A crunch of leaves, a whiff of oak and pine, and she spun.

He was beautiful: lean muscle wrapped in pale skin, living marble. Windswept locks fell to shoulder length and swirled around luminous green eyes. He was naked save the dark stains of liquid splashed across his body. His expression was soft, gentle, yet she flinched as he knelt before her. The moonlight worshiped him, wrapping him in gentle silver fingers. The scents of wind and blood and forest clung to him, stirring her soul. She wished to sig for him, sing with him, sing with them.

She licked her lips, tasting the blood there, and his smile grew hungry. His nostrils flared and his chest expanded. He crouched before her, leaning close, he rubbed his cheek to hers, the stubble of a day’s growth scratched at her softer flesh, and chuffed into her ear. As he drew back, his tongue soothed across her chin cleaning off the blood, then each cheek. He moved to her neck, lapping away the gore. Her breath shuddered in her throat and he replied with a rumbling chuckle.

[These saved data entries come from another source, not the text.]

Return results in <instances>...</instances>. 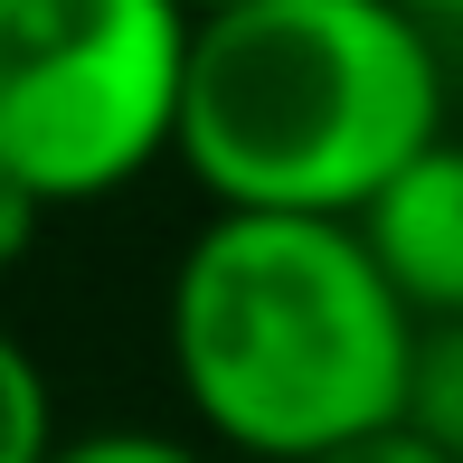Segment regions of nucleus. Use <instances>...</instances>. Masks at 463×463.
<instances>
[{
	"mask_svg": "<svg viewBox=\"0 0 463 463\" xmlns=\"http://www.w3.org/2000/svg\"><path fill=\"white\" fill-rule=\"evenodd\" d=\"M67 426H57V388L38 369V350L0 322V463H57Z\"/></svg>",
	"mask_w": 463,
	"mask_h": 463,
	"instance_id": "obj_5",
	"label": "nucleus"
},
{
	"mask_svg": "<svg viewBox=\"0 0 463 463\" xmlns=\"http://www.w3.org/2000/svg\"><path fill=\"white\" fill-rule=\"evenodd\" d=\"M416 322L350 218L208 208L161 284L180 416L227 463H322L407 426Z\"/></svg>",
	"mask_w": 463,
	"mask_h": 463,
	"instance_id": "obj_1",
	"label": "nucleus"
},
{
	"mask_svg": "<svg viewBox=\"0 0 463 463\" xmlns=\"http://www.w3.org/2000/svg\"><path fill=\"white\" fill-rule=\"evenodd\" d=\"M189 0H0V180L38 208H95L180 161Z\"/></svg>",
	"mask_w": 463,
	"mask_h": 463,
	"instance_id": "obj_3",
	"label": "nucleus"
},
{
	"mask_svg": "<svg viewBox=\"0 0 463 463\" xmlns=\"http://www.w3.org/2000/svg\"><path fill=\"white\" fill-rule=\"evenodd\" d=\"M189 10H199V19H218V10H237V0H189Z\"/></svg>",
	"mask_w": 463,
	"mask_h": 463,
	"instance_id": "obj_11",
	"label": "nucleus"
},
{
	"mask_svg": "<svg viewBox=\"0 0 463 463\" xmlns=\"http://www.w3.org/2000/svg\"><path fill=\"white\" fill-rule=\"evenodd\" d=\"M407 435H426L445 463H463V322H426V341H416Z\"/></svg>",
	"mask_w": 463,
	"mask_h": 463,
	"instance_id": "obj_6",
	"label": "nucleus"
},
{
	"mask_svg": "<svg viewBox=\"0 0 463 463\" xmlns=\"http://www.w3.org/2000/svg\"><path fill=\"white\" fill-rule=\"evenodd\" d=\"M322 463H445V454H435L426 435L388 426V435H369V445H341V454H322Z\"/></svg>",
	"mask_w": 463,
	"mask_h": 463,
	"instance_id": "obj_9",
	"label": "nucleus"
},
{
	"mask_svg": "<svg viewBox=\"0 0 463 463\" xmlns=\"http://www.w3.org/2000/svg\"><path fill=\"white\" fill-rule=\"evenodd\" d=\"M397 10H416L426 29H463V0H397Z\"/></svg>",
	"mask_w": 463,
	"mask_h": 463,
	"instance_id": "obj_10",
	"label": "nucleus"
},
{
	"mask_svg": "<svg viewBox=\"0 0 463 463\" xmlns=\"http://www.w3.org/2000/svg\"><path fill=\"white\" fill-rule=\"evenodd\" d=\"M38 227H48V208H38L29 189H10V180H0V275H10V265H29Z\"/></svg>",
	"mask_w": 463,
	"mask_h": 463,
	"instance_id": "obj_8",
	"label": "nucleus"
},
{
	"mask_svg": "<svg viewBox=\"0 0 463 463\" xmlns=\"http://www.w3.org/2000/svg\"><path fill=\"white\" fill-rule=\"evenodd\" d=\"M57 463H227V454H208L199 435H171V426H95V435H67Z\"/></svg>",
	"mask_w": 463,
	"mask_h": 463,
	"instance_id": "obj_7",
	"label": "nucleus"
},
{
	"mask_svg": "<svg viewBox=\"0 0 463 463\" xmlns=\"http://www.w3.org/2000/svg\"><path fill=\"white\" fill-rule=\"evenodd\" d=\"M360 237L416 322H463V133H445L378 189Z\"/></svg>",
	"mask_w": 463,
	"mask_h": 463,
	"instance_id": "obj_4",
	"label": "nucleus"
},
{
	"mask_svg": "<svg viewBox=\"0 0 463 463\" xmlns=\"http://www.w3.org/2000/svg\"><path fill=\"white\" fill-rule=\"evenodd\" d=\"M445 29L397 0H237L199 19L180 171L237 218H369L445 142Z\"/></svg>",
	"mask_w": 463,
	"mask_h": 463,
	"instance_id": "obj_2",
	"label": "nucleus"
}]
</instances>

“Fear not, young one, the first hunt is always the hardest.” His voice was throaty and deep, and rough as if from exertion. He rocked back onto his heels and rolled to his feet with supple grace. He reached his hand out to her. “Come. The night is young. Run with us.”

Wide eyes met first green, then pale doe as her heart raced anew. She swallowed, still tasting blood. The metallic sweetness sliding down easily. The wind rose, cold and free, howling through the forest.

She took his hand and music once again filled the night. She found herself singing with them. Her body twisted and warped and again the joyful blur of night consumed her.